Without indexes, PostgreSQL processes queries by performing sequential full-table scans, examining each row in the table to find matches. As the dataset grows, this approach becomes inefficient, leading to slower query execution due to increased I/O operations and higher CPU usage. 

Consider a table with a column sensor_readings { Temperature , Humidity , Motion , BatteryLevel , Alert } containing arrays of values captured by IoT devices: 

  • Row 1: {25.5, 60.2,Null,Null, 1} (Temperature: 25.5°C, Humidity: 60.2%, Alert: 1) 

  • Row 2: {Null,Null,0, 15.3, 1} (Motion: 0, Battery Level: 15.3%, Alert: 1) 

  • Row 3: {25.5, Null, 0, 10.5,Null} (Temperature: 25.5°C, Motion: 0, Battery Level: 10.5%) 

Suppose you want to find all rows where the sensor_readings array contains the values {25.5, 1} (Temperature = 25.5°C and Alert = 1). PostgreSQL will compare each value in the search array {25.5, 1} with the elements in the sensor_readings array for every row. 

For example: 

  • In row 1 ({25.5, 60.2,Null,Null, 1}), PostgreSQL checks if both 25.5 and 1 are present. Since they are, this row is a match. 

  • In row 2 ({Null,Null,0, 15.3, 1}), only 1 is present, so this row is not a match. 

  • In row 3 ({25.5, Null, 0, 10.5,Null}), only 25.5 is present, so this row is not a match. 

PostgreSQL goes through each row in the table and checks if all the values in the search array match those in the column's array. However, performing this comparison for each row can be very slow for large datasets, potentially resulting in thousands of operations, especially as the size of the arrays and the number of rows increase.

By using an index, PostgreSQL avoids these repeated, slow comparisons. Instead of comparing entire arrays row-by-row, the index can quickly identify rows that match the condition, dramatically improving performance, even for large datasets. 

For faster queries, learn how to optimize your PostgreSQL database indexes.

What Are GIN Indexes?  

The Generalized Inverted Index (GIN) is specifically designed to index composite values, such as arrays or JSON fields, in tables. It is particularly useful for queries that need to search for elements within these composite items efficiently. 

 Let's say you have transaction data in a database where: 

  • Each row represents an account. 

  • Each account has done multiple transactions, stored as an array of transaction values.

Acc_id

Transactions

1

{$100, $400, $600}

2

{$200, $500}

Here:

  • Row 1: Account 1 (Acc1) has completed transactions of $100, $400, and $600. 

  • Row 2: Account 2 (Acc2) has completed transactions of $200 and $500.   

Now, you frequently run queries to find transactions that meet specific criteria, such as transactions exceeding a certain value (e.g., "$300"). 

Without an index, the database must scan each row and check if any transaction value in the array meets the condition (e.g., "greater than $300"). This requires evaluating every element in every array across all rows, which is slow and resource-intensive.

■ Provided material:
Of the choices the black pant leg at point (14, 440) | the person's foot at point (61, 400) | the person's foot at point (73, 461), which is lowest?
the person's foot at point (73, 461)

■ Exercises to complete:
**a)** In the passage on PostgreSQL indexes, rewrite the paragraph beginning "PostgreSQL goes through each row" in fewer words, keeping its main facts.
**b)** Switch "composite" to "compound" in the passage on PostgreSQL indexes and write out the stretch from "The Generalized Inverted" through "represents an account." with that change.
**c)** Carry on the passage on PostgreSQL indexes from the point where it stops.

■ Final results:
**a)** PostgreSQL checks every row to see whether all values in the search array appear in the column's array. On large datasets this is very slow and can take thousands of operations, especially as arrays grow longer and rows increase.

**b)**
The Generalized Inverted Index (GIN) is specifically designed to index compound values, such as arrays or JSON fields, in tables. It is particularly useful for queries that need to search for elements within these compound items efficiently. 

 Let's say you have transaction data in a database where: 

  • Each row represents an account.

**c)**
A GIN index works by creating a mapping between each unique transaction value (the key) and the corresponding row IDs (accounts) that contain that value. This efficient mapping allows PostgreSQL to quickly locate rows containing specific elements without scanning the entire table. 

  • If a transaction value of $300 is found in the array of transactions for Account 1 (Row 1), the index records that $300 is associated with Account 1. 

  • Similarly, if $300 is found in Account 2, the index maps $300 to Account 2 as well. 

  • This mapping is stored in a structure called listOfAccounts, which is a set of row IDs (accounts) linked to a specific transaction value. 

  • For example, if $300 appears in the transaction arrays for Accounts 1 and 2, the listOfAccounts for $300 would be {1, 2}. 

This mapping allows the GIN index to quickly reference the accounts (rows) where $300 exists, eliminating the need to scan every row and every transaction. 

The term "generalized" in GIN refers to its ability to handle different types of data, such as arrays, JSON, or full-text documents. However, GIN itself doesn’t understand these data types. Instead, it relies on operator classes to guide it on how to interact with and process these various data types. 

What Are Operator Classes?

An operator class can be thought of as a rulebook that provides GIN with instructions on how to manage specific data types. Each operator class defines the operations that can be performed on the data. For example:  

  • For arrays, does one array contain another (@>), or do two arrays overlap (&&)?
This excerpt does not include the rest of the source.